A critical figure in the West Coast conceptual art movement of the 1960s and 1970s, Leavitts multidisciplinary work includes paintings, works on paper, installations, and screenplays that assemble mysterious motifs and figures in environments that draw largely from the landscape and architecture of Southern California.
The paintings in this presentation, created between 1995 and 2017, layer setting, object, and figure together in enigmatic compositions. The result is the impression of a narrative rather than a linear story, as in a dream or a vision of the future. In one painting, the Starship Enterprise hovers over downtown San Antonio. In another, an anonymized pixelated figure stands beside a floating Walkman. Leavitts dichotomies of the mundane and the exotic conjure otherworldly realms that draw comparisons to Magritte and other practitioners of Surrealism.
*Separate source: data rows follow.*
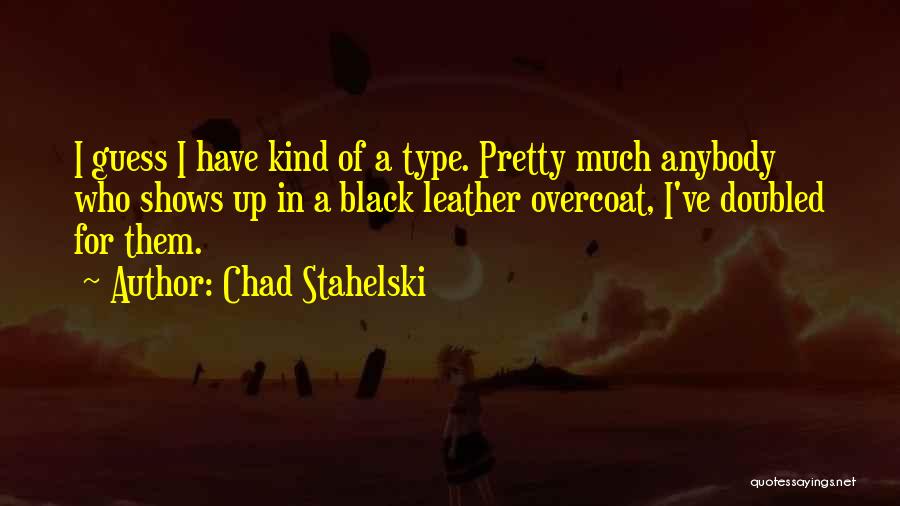 Chad Stahelski Quotes: I Guess I Have Kind Of A Type. Pretty Much Anybody Who Shows Up In A Black Leather Overcoat, I've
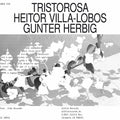 Villa-lobos / Herbig - Tristorosa - Music CD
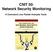CNIT 50: Network Security Monitoring. 6 Command Line Packet Analysis Tools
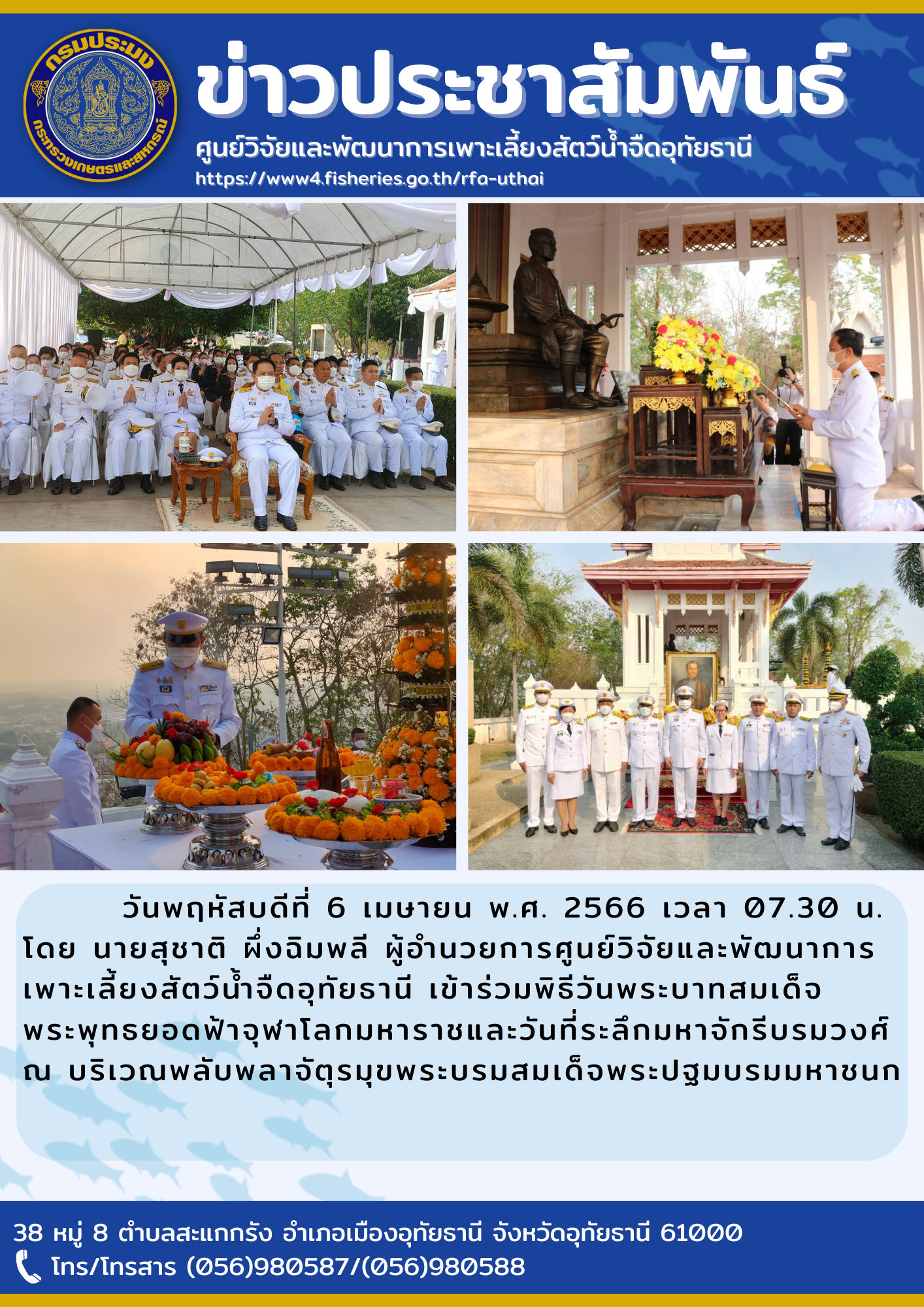 ในวันพฤหัสบดีที่ 6 เมษายน พ.ศ. 2566 เวลา 07.30 น. โดยนายสุชาติ  ผึ่งฉิมพลี  ผู้อำนวยการศูนย์วิจัยและพัฒนาการเพาะเลี้ยงสัตว์น้ำจืดอุทัยธานี เข้าร่วมพิธีวันพระบาทสมเด็จพระพุทธยอดฟ้าจุฬาโลกมหาราชและวันที่ระลึกมหาจักรรีบรมวงศ์ ณ บริเวณพลับพลาจัตุรมุขพระบรมสมเด็จพระปฐมบรมมหาชนก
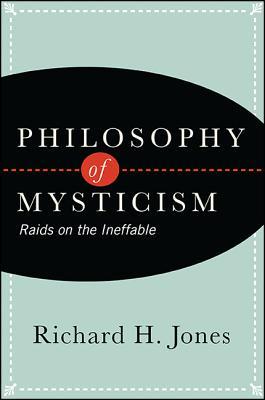 Philosophy of Mysticism: Raids on the Ineffable (Hardcover)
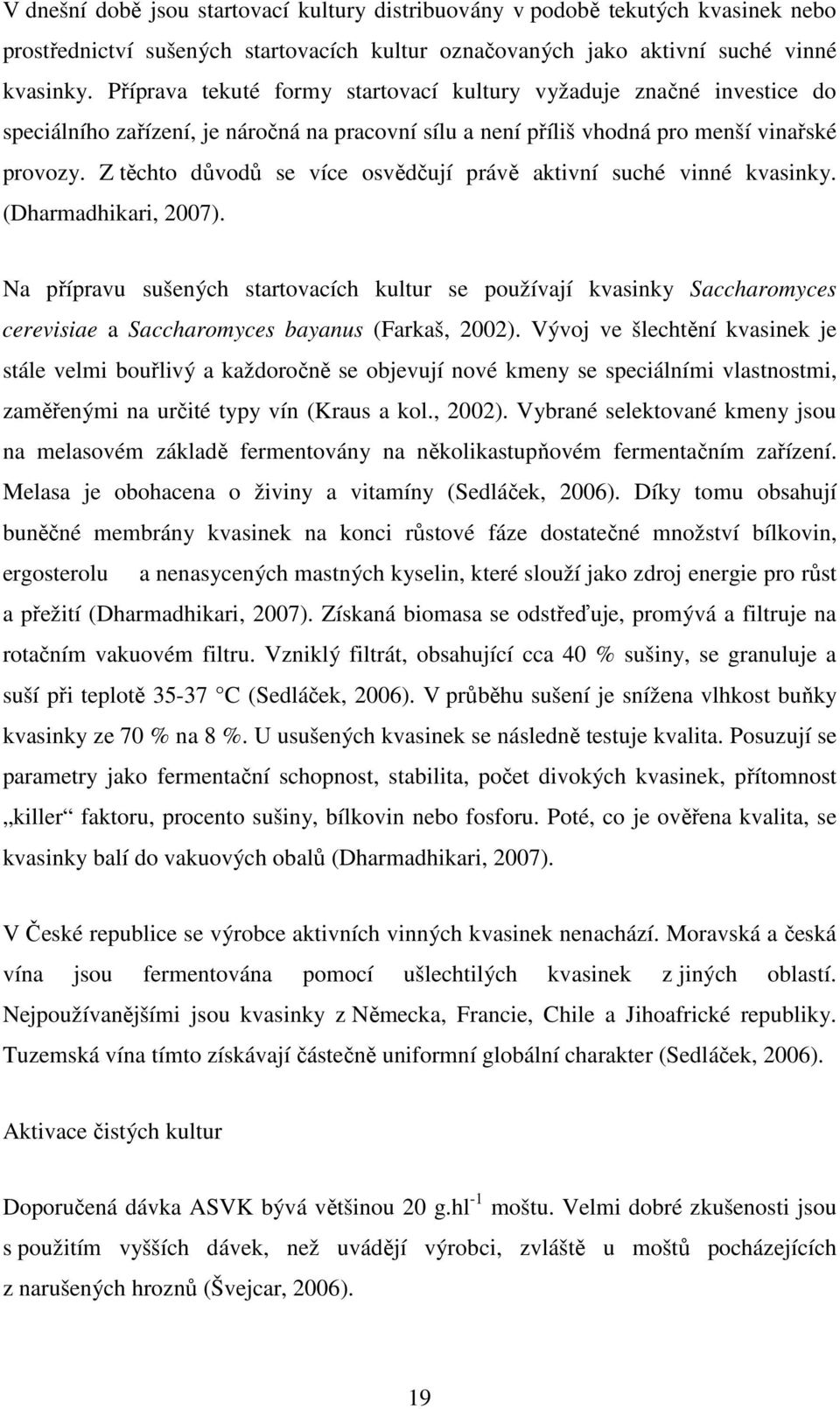 Z těchto důvodů se více osvědčují právě aktivní suché vinné kvasinky. (Dharmadhikari, 2007).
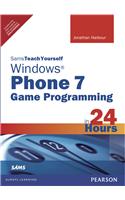 Sams Teach Yourself Windows Phone 7 Game Programming in 24 Hours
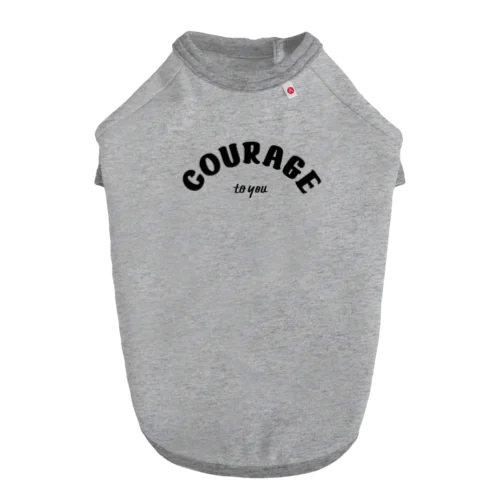 COURAGE to you Dog T-shirt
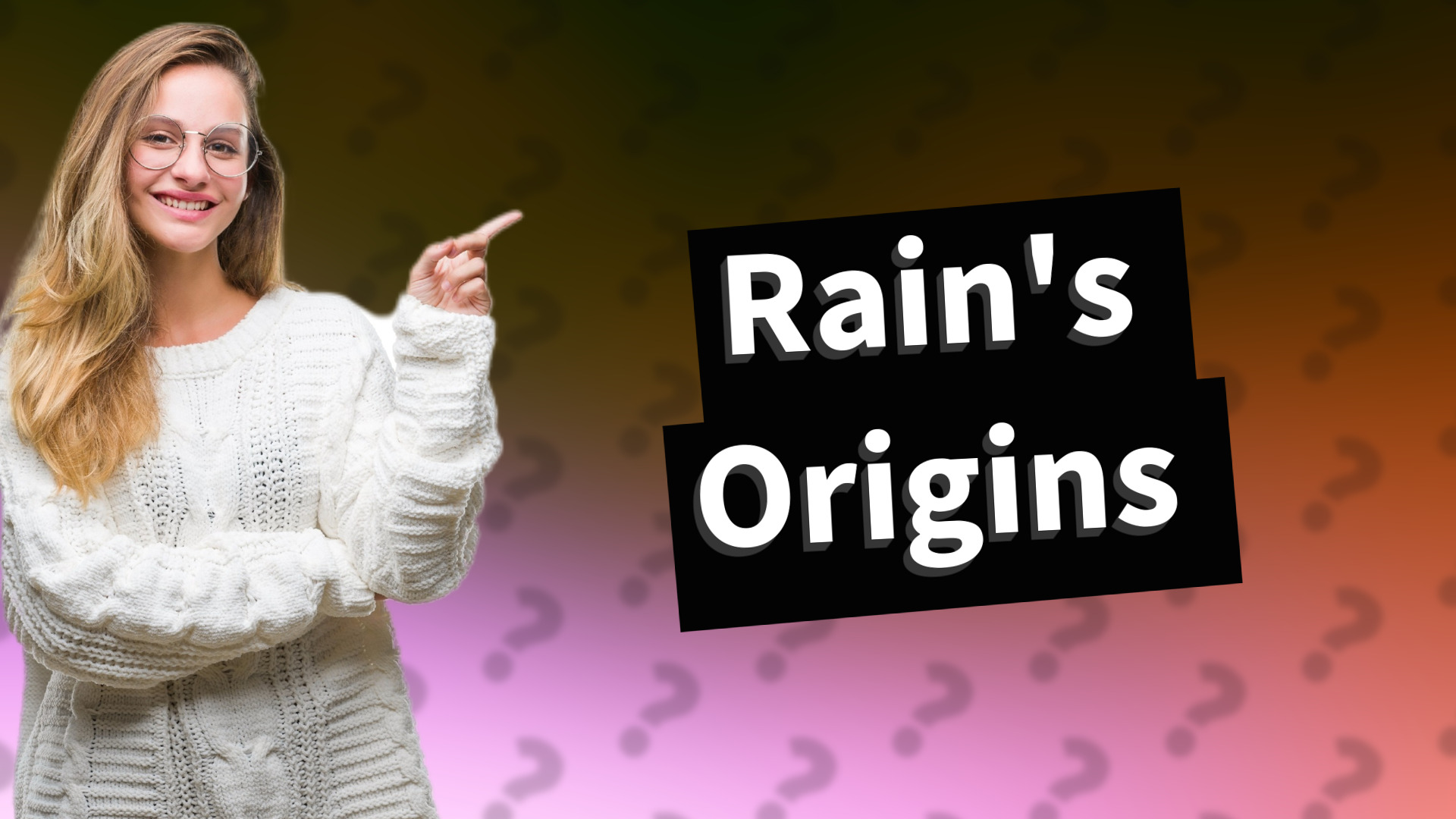 Rain's Origins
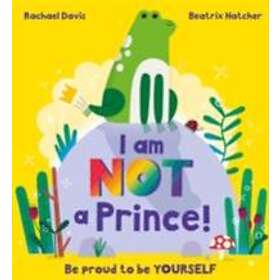 I Am NOT a Prince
While none of the tableaux in this presentation seem logical, the deadpan formality of Leavitts compositions compels us to interpret meaning. Untitled (JA&H), 2002, and Memory Modes, 2017, are composed of multiple perspectives, inferring breaks in time or divergent scenes happening simultaneously. The artists depiction of light as an illuminating yellow bulb in a dark interior in Blue Rooms, 2001, or as the soft diffused dawn over mountains in Walkman, 2000, immerses the viewer in an uncanny atmospheric setting. Leavitts suggestions of meaning never satisfy us with an answer but rather linger just out of grasp.
Since the late 1960s, Leavitts work has been the subject of numerous one-person exhibitions, including an extensive survey at the Museum of Contemporary Art, Los Angeles, in 2011, curated by Ann Goldstein and Bennett Simpson. Recent solo exhibitions include Marc Selwyn Fine Art, Beverly Hills (2024); Sebastian Gladstone, Los Angeles (2024); Marc Selwyn Fine Art, Beverly Hills (2022); Greene Naftali, New York (2019); Musée d'art moderne et contemporain, Genève, (2017); and the Institute of the History and Theory of Architecture, ETH, Zurich (2014). His work has been featured in thematic exhibitions around the world and is included in the permanent collections of the Museum of Contemporary Art, Los Angeles; the Hammer Museum, Los Angeles; Los Angeles County Museum of Art, Los Angeles; The Museum of Modern Art, New York; the Getty, Los Angeles; The Art Institute of Chicago; the Stedelijk Museum, Amsterdam, and many others.
Leavitt lives and works in Los Angeles, CA.